Looking Ahead: Machine Learning and Pseudorandomness

by Luca Trevisan

Foundations of Machine LearningPseudorandomness

In the coming spring semester, the Simons Institute will host a program on the Foundations of Machine Learning, and a program on Pseudorandomness.

The recent success of machine learning techniques in a variety of application domains, from image recognition to natural language processing, has been outstanding, but a rigorous understanding of the algorithms and techniques involved in these breakthroughs remains to be fully articulated.

The program on Foundations of Machine Learning, organized by Sanjeev Arora, Nina Balcan, Peter Bartlett, Sanjoy Dasgupta, Sham Kakade and Santosh Vempala, will bring together theoreticians and practitioners with the goal of furthering our understanding of models and algorithms involved in machine learning.

One area of interest for the program, and the subject of the first workshop, is interactive learning, a machine learning paradigm in which the learner is not just given a set of labeled data to learn from, but instead, interacts with a domain expert. This modality of learning includes the well-studied model of active learning, in which the learning algorithm generates data and asks for labels, as well as emerging areas such as explanation-based learning and crowdsourcing.

Another area of interest is representation learning, in which one is interested in algorithms that discover salient features and structure in the data, and in good ways to encode such features and structure. Autoencoders based on deep networks, and representations of words as points in a high-dimensional space used in NLP, are two examples of empirically successful applications of representation learning for which we are lacking a rigorous explanation. The second workshop of the program will be devoted to representation learning.

A third challenge for the program is to bridge the gap between empirical results and rigorous analysis in the design of algorithms for machine learning applications. Optimization algorithms used to train machine-learning models, algorithms to reason statistically about data, as well as clustering algorithms often vastly outperform their worst-case analysis. Such algorithms are known to provably work well in certain restricted models, but those rigorous results do not explain the results seen in practice, because those restricted models often fail to model features of data sets on which algorithms empirically work well.

The theory of pseudorandomness is concerned with objects that have many of the interesting properties of random objects, even though they either have a deterministic description, or can be generated using much less randomness than would be required to generate truly random objects. The program on Pseudorandomness, organized by Jacob Fox, Ben Green, Russell Impagliazzo, David Zuckerman, Julia Wolf and me, is coming at a time of significant breakthroughs in the construction of pseudorandom objects, especially randomness extractors and expander graphs, and of developing connections between notions of pseudorandomness developed in analytic number theory and additive combinatorics, and notions of pseudorandomness developed in theoretical computer science.

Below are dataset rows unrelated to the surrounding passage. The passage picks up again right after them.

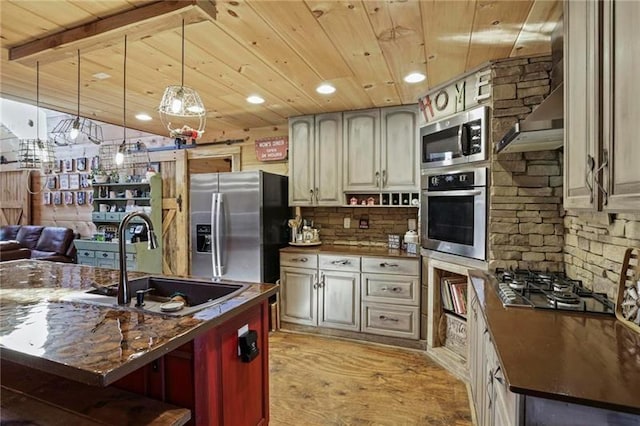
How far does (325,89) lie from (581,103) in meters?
2.10

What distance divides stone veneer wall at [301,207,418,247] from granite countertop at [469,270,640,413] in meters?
2.27

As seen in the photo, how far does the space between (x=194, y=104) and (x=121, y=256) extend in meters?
1.01

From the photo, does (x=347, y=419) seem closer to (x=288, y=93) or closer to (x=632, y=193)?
(x=632, y=193)

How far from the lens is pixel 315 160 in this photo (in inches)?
152

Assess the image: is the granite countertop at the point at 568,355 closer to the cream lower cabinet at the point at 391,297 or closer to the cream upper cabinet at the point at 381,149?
the cream lower cabinet at the point at 391,297

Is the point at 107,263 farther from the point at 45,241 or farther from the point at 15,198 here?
the point at 15,198

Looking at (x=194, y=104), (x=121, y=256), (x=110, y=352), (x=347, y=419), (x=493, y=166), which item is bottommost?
(x=347, y=419)

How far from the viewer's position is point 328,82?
9.40 feet

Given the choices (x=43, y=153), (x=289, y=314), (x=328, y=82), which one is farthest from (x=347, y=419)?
(x=43, y=153)

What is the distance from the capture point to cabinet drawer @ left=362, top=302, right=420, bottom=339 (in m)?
3.23

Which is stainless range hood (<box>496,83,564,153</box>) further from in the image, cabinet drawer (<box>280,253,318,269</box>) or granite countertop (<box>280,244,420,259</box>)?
cabinet drawer (<box>280,253,318,269</box>)

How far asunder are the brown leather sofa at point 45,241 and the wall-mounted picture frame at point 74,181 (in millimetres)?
795

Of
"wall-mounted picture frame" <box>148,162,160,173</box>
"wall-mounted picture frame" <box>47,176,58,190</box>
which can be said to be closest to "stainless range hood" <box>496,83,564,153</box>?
"wall-mounted picture frame" <box>148,162,160,173</box>

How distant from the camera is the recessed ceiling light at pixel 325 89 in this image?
294 centimetres
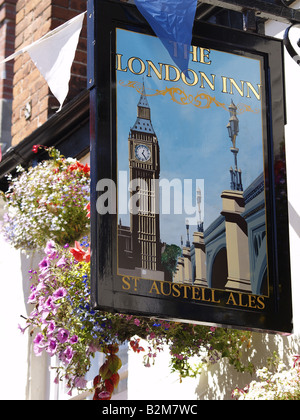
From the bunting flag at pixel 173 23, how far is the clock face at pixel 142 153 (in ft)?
1.52

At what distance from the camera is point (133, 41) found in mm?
5258

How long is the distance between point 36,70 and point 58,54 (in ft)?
11.4

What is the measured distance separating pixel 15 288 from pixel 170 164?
3868 millimetres

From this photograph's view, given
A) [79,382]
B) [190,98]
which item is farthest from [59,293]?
[190,98]

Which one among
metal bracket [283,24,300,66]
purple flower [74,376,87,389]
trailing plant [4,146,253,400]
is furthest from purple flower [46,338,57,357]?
metal bracket [283,24,300,66]

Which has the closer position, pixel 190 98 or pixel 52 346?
pixel 190 98

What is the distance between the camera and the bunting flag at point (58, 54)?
6.22m

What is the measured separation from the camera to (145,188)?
16.7ft

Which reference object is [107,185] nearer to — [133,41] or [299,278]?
[133,41]

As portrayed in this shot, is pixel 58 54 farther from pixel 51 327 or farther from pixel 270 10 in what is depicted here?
pixel 51 327

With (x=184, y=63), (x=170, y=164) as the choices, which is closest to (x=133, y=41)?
(x=184, y=63)

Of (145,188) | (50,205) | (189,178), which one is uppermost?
(50,205)

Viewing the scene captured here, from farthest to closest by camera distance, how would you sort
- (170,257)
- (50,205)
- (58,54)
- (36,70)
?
(36,70) → (50,205) → (58,54) → (170,257)

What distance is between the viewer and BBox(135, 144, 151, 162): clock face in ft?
16.8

In number theory, one is interested in properties that the set of prime numbers has in common with a randomly generated set of integers of the same density: probabilistic models of the primes have motivated and supported a number of conjectures about patterns in the primes, many of them still open, and have inspired proof techniques that rigorously capture the “random-like” properties of the primes, most recently by understanding the Gowers norms of functions related to the indicator function of the primes.

In combinatorics, one is interested in expander graphs, which are sparse graphs with several of the useful properties of random sparse graphs. In theoretical computer science and cryptography, there is interest in constructing randomness extractors, which are procedures that convert a sample from an unknown random source of unknown entropy into a stream of unbiased random bits; a few variants of randomness extractors are of interest, and, depending on their type, randomness extractors solve the privacy amplification problem in cryptography, and can be used to construct Ramsey graphs and graphs with very strong pseudorandomness properties.

Of common interest to combinatorics, number theory and theoretical computer science are results exploiting the structure-versus-randomness dichotomy, a phenomenon that can be rigorously quantified, according to which arbitrary objects can be approximated by a structured combination of pseudorandom components. The Green-Tao theorem that the primes contain arbitrarily long arithmetic progressions, Szemerédi’s regularity lemma and its applications to combinatorics, property testing, and graph limits, and properties of the notion of pseudoentropy, with applications to cryptography, are all part of this broad agenda.

Pseudorandom generators with rigorous guarantees are a fundamental tool both in cryptography and in complexity theory. In complexity theory, they are at the heart of the theory of derandomization, which is concerned with whether all randomized algorithms can be efficiently simulated deterministically.

The Pseudorandomness program will bring to the Simons Institute an unusual combination of pure mathematicians and theoretical computer scientists, and it will happen as the same time as a program on analytic number theory at neighboring MSRI, which will bring to Berkeley several other number theorists with related interests. The program will be an opportunity for the experts in residence to digest recent breakthroughs in the construction of randomness extractors and in existence proofs of expander graphs. The program will be an opportunity to push toward improved pseudorandom generators for space-bounded algorithms, a problem that has been open for more than 25 years and is a core open question in complexity theory. Finally, the program will be an opportunity for theoretical computer scientists and pure mathematicians to learn from each other about the latest development of randomness versus structure type of results in cryptography and additive combinatorics.